The main objective of the thesis was to develop a computationally feasible and experimentally validated model for simulating vertebroplasty. A multiphase continuum-mechanical macro-scale model based on the Theory of Porous Media was developed for this purpose. A combined finite element–finite volume approach, using the so-called Box discretization, was used for stable numerical treatment of the solid deformation and the fluid flow parts of the problem. The upscaling of viscosity to the macro-scale is not trivial in the case of non-Newtonian fluids. Therefore, three different rheological upscaling methods were compared to determine the most suitable approach for this application. To validate the computational model, a simple benchmark problem was devised that could be set up experimentally as well as simulated using the computational model. Furthermore, simulations were run to investigate the influence of bone marrow and parameters like permeability, porosity, etc.
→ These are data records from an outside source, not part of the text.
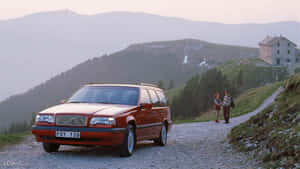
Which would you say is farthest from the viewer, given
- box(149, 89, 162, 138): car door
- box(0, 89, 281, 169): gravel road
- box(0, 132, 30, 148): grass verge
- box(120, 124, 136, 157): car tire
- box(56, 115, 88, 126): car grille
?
box(0, 132, 30, 148): grass verge

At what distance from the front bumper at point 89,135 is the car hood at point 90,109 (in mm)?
339

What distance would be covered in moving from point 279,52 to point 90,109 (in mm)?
121759

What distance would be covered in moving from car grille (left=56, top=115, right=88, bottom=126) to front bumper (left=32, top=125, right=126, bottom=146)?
0.10 m

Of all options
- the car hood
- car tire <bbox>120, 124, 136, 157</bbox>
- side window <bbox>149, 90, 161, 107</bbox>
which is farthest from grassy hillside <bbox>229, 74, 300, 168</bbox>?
the car hood

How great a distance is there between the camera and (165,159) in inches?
360

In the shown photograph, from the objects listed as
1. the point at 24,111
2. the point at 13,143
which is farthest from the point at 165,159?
the point at 24,111

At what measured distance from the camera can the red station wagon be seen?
843 centimetres

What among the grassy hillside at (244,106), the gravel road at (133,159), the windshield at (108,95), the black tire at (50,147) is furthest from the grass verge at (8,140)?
the grassy hillside at (244,106)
The results from the simulation of the benchmark problem by the presented model were close to the experiment when used with the correct rheological upscaling models. Out of the three rheological upscaling methods used, the semi-analytical averaging of the viscosity gave the best results. It was found that a higher cement viscosity compared to the marrow gave important benefits like stable injection, better interdigitation, and less dependence on pore uniformity, which could reduce the risk of cement leakage. In this regard, the marrow viscosity is identified as the threshold for categorization of bone cements as 'high- 'or 'low-' viscosity in the context of vertebroplasty.